“Hello,” he said. Walt did not reply, and that was when Hank offered his first posthumous demand. Say hello, Walt. But Walt remained silent.
The young fellow began to sing a tune, “Woodman, Spare That Tree,” falling into a hum sometimes when he forgot the words. When they had been up the East Side, and along the lower margin of Central Park, the fellow spoke again. “You are on for the ride, just like me.” Walt said nothing, and Hank chided him. I’ve never known you to be rude. Walt put his head down and pretended to sleep. His palms were burning and his heart felt as if it were riding just under his chin. Just look at him, Hank said. Take a good long look. Then you’ll know.
“Bostonians are supercilious towards everybody,” the fellow said.
Walt let out a little counterfeit snore.
“Are you from Boston?”
Walt opened his eyes, but did not look up. “I am not from Boston,” he said. “It’s only that I would prefer not to have a conversation.”
“Well, you might have said so.” The young man muttered to himself for a while, and when they had passed down to the oyster boats at Tenth Street, he stood up and exited the stage. Walt’s shyness and fear evaporated immediately, and then he wished he had not been so rude, and he was inclined to chase the man down just to apologize to him.

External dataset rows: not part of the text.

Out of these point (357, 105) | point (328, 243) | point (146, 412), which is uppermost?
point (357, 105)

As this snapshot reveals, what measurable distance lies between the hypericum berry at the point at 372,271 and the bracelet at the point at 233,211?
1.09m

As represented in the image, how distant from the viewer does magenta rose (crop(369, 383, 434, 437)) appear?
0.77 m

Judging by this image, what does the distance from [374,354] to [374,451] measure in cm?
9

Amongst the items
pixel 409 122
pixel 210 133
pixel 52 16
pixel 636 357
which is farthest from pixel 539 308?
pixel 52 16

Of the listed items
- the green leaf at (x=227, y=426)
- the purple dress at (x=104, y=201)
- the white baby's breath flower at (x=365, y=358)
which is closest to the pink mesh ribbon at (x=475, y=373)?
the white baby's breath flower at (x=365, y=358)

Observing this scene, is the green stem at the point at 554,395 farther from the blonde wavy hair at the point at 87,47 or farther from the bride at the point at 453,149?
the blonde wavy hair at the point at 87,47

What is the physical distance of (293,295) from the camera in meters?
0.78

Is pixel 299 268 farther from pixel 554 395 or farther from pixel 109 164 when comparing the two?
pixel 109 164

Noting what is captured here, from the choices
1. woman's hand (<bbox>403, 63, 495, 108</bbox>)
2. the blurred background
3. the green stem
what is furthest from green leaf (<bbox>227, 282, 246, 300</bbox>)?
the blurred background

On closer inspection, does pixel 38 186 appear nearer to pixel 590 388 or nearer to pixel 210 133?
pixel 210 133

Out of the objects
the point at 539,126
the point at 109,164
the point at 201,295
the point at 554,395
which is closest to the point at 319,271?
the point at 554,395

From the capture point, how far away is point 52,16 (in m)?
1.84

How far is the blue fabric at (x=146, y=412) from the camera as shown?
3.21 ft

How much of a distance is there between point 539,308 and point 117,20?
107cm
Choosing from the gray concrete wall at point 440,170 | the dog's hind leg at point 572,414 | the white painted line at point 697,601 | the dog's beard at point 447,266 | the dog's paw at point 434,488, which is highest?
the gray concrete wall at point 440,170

But he was only gone for a minute. Before the car could leave him behind, he returned with a bucket of oysters and sat down again in his spot. Very soon Walt could hear him slurping them and throwing the shells down on the floor among the straw and dried mud. “Oh damn,” he said suddenly. Walt looked up to see that he had cut his thumb trying to shuck an oyster. There were only four fingers on the hand he’d injured; he was missing the littlest finger of his left hand. He brought his thumb to his mouth, staining his lips with blood. He looked away from the door and met Walt’s gaze, and Walt saw that his eyes could not have been more like Hank’s if he had stolen them and set them in his own head. Walt got a feeling, then, which crowded into his heart with the shyness and the fear, but did not displace them. This fellow, this boy, was intensely familiar — he felt sure he’d met him before, or seen his face, though he knew he had not. Give him a kiss, Walt, said Hank. Embrace him. He is for you, and you for him, a great true comrade and a great soul. He is a builder.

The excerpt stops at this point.